In the second quarter, EUV represented only two of the total 42 systems sold by ASML – but such is the complexity of the new technology that it accounted for 16 per cent of the €1.38 billion systems revenue posted by the firm.
“Our EUV backlog, which grew to €2.8 billion euros in the second quarter, indicated that preparation for high-volume manufacturing is well underway in both logic and DRAM,” Wennink said. “We’re at a very good point with the EUV technology.”
That latter point refers to recent work at ASML’s Veldhoven test facility, where an upgraded and fully integrated laser-driven plasma source has hit the key specification of 125 wafers per hour production – the target for volume manufacturing - as well as the 250 Watt output level desired for further throughput increases.
“I think we’re there,” Wennink said, adding that the remaining challenge is to hit the 90 per cent system availability metric that customers have deemed necessary for economic chip production with the EUV tools.
The latest inflow of orders also means that ASML is now “fully booked” for EUV tool assembly and shipment through the end of 2018, which is when chip makers are expected to begin ramping their EUV processes to full volume.
“The [EUV] orders that we are negotiating now will be for shipment in 2019, which will be in time for the ramp of 7 nm [node] products,” Wennink said.

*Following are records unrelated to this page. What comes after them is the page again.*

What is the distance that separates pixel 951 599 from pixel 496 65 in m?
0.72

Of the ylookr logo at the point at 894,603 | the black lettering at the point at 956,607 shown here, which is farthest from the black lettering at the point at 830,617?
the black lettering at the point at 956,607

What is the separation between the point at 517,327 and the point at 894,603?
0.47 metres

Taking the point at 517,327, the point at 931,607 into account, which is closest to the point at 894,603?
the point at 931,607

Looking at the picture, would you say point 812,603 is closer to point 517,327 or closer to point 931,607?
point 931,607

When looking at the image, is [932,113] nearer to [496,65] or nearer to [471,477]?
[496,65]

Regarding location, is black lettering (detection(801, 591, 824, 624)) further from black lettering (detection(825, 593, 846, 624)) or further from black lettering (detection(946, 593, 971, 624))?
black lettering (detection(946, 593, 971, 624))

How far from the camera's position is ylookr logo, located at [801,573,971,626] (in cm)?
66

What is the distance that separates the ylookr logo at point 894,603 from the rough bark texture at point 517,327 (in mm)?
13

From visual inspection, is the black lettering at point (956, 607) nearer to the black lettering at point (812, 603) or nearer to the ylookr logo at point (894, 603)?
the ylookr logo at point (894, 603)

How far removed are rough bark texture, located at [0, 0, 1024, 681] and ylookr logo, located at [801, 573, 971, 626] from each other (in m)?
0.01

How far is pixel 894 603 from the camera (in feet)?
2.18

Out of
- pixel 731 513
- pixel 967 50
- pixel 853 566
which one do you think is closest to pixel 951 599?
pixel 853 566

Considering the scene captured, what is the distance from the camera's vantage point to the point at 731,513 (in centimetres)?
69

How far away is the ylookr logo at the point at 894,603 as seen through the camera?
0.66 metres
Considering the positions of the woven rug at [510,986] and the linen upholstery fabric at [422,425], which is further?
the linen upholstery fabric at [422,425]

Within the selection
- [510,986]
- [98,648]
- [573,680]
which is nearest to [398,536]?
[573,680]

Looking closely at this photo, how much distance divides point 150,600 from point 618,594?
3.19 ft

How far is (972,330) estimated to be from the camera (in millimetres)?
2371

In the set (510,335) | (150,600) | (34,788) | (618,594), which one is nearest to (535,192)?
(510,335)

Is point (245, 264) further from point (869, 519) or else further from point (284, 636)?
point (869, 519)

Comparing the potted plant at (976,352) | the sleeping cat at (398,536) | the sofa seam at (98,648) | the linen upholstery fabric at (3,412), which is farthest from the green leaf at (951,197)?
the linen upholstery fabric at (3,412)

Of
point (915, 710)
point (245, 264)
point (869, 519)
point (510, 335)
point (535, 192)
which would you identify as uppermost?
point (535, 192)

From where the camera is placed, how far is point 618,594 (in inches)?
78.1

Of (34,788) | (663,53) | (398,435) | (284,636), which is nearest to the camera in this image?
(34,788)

ASML also completed its purchase of a billion-euro, 25 per cent stake in key optics partner Carl Zeiss SMT during the latest quarter, a tie-up seen as critical for funding the level of research spending that will be needed to develop a future generation of high numerical aperture (high-NA) EUV optics.
China litho build-out
Looking at broader trends in lithography equipment, the ASML CEO noted a boom in demand for tools to make DRAM memory chips this year - with data center requirements now representing a key driver.
Meanwhile the construction of a large number of brand new chip fabrication facilities in China is expected to result in some €3 billion spending on lithography equipment there. “We’re all set to take advantage,” Wennink said, noting that ASML already employs around 600 people across several sites in China, where it has been active for nearly three decades.
With total second-quarter revenues (i.e. including service income) rising by 20 per cent year-on-year to €2.1 billion and bookings on the up, ASML’s executives are now confident that full-year sales for 2017 will be fully 25 per cent higher than last year’s record-breaking figure of €6.8 billion.
Combined with rapidly growing demand for its holistic and electron-beam lithography products on top of the various other tailwinds, Wennink and colleagues believe that the company's sales will grow to around €11 billion by 2020, with “significant further revenue growth potential into the next decade.”